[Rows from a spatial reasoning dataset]
-------

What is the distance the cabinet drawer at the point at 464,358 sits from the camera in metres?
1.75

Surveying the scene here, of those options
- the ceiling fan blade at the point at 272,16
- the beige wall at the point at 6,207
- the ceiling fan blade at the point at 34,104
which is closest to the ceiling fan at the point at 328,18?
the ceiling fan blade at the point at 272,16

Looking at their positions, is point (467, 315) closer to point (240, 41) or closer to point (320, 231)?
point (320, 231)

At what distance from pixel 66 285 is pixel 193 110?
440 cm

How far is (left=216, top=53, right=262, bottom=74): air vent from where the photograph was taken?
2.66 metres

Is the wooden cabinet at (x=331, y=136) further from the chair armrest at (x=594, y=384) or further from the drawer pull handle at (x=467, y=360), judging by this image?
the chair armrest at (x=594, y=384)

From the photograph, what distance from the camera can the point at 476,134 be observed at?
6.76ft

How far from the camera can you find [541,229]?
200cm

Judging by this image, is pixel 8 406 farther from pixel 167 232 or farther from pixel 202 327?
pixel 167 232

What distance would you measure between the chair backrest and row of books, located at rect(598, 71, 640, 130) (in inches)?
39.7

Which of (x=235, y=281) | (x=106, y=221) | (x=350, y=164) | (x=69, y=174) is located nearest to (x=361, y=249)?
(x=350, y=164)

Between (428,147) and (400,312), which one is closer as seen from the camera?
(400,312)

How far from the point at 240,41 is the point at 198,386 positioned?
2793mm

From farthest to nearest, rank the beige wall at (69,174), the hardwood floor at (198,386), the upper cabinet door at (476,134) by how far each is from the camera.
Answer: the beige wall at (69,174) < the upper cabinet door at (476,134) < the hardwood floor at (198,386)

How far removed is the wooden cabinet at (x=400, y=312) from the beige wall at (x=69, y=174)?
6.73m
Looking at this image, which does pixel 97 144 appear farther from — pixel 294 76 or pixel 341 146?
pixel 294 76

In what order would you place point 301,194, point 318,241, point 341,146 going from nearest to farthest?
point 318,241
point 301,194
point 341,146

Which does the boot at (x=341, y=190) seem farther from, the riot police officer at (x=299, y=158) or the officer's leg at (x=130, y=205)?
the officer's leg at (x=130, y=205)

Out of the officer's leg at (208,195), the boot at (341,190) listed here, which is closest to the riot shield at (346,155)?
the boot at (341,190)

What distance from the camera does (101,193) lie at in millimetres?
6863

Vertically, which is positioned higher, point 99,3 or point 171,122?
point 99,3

-------

Make an exact copy of the material above.

What is the distance the cabinet drawer at the point at 464,358 sits from the camera in metres?
1.75

Surveying the scene here, of those options
- the ceiling fan blade at the point at 272,16
- the beige wall at the point at 6,207
- the ceiling fan blade at the point at 34,104
which is closest to the ceiling fan at the point at 328,18?
the ceiling fan blade at the point at 272,16

Looking at their positions, is point (467, 315) closer to point (240, 41) or closer to point (320, 231)?
point (320, 231)

At what distance from pixel 66 285 is pixel 193 110?
440 cm

How far is (left=216, top=53, right=262, bottom=74): air vent from where the photograph was taken?
2.66 metres

Is the wooden cabinet at (x=331, y=136) further from the chair armrest at (x=594, y=384) or further from the drawer pull handle at (x=467, y=360), judging by this image?
the chair armrest at (x=594, y=384)

From the photograph, what distance from the camera can the point at 476,134 be observed at?
6.76ft

How far from the camera can you find [541,229]?
200cm

Judging by this image, is pixel 8 406 farther from pixel 167 232 or farther from pixel 202 327?
pixel 167 232

What distance would you measure between the chair backrest and row of books, located at rect(598, 71, 640, 130) (in inches)?
39.7

Which of (x=235, y=281) | (x=106, y=221) | (x=350, y=164) | (x=69, y=174) is located nearest to (x=361, y=249)?
(x=350, y=164)

Between (428,147) and (400,312), which one is closer as seen from the camera?
(400,312)

How far from the point at 240,41 is the point at 198,386 positioned?
2793mm

From farthest to nearest, rank the beige wall at (69,174), the hardwood floor at (198,386), the upper cabinet door at (476,134) by how far each is from the camera.
Answer: the beige wall at (69,174) < the upper cabinet door at (476,134) < the hardwood floor at (198,386)

How far removed is the wooden cabinet at (x=400, y=312) from the beige wall at (x=69, y=174)?
6.73m
Looking at this image, which does pixel 97 144 appear farther from — pixel 294 76 or pixel 341 146?
pixel 294 76

In what order would you place point 301,194, point 318,241, point 341,146 going from nearest to farthest?
point 318,241
point 301,194
point 341,146

Which does the boot at (x=341, y=190) seem farther from, the riot police officer at (x=299, y=158) or the officer's leg at (x=130, y=205)?
the officer's leg at (x=130, y=205)

Out of the officer's leg at (208,195), the boot at (341,190) listed here, which is closest to the riot shield at (346,155)?
the boot at (341,190)

What distance from the camera does (101,193) lie at in millimetres?
6863

Vertically, which is positioned higher, point 99,3 or point 171,122?
point 99,3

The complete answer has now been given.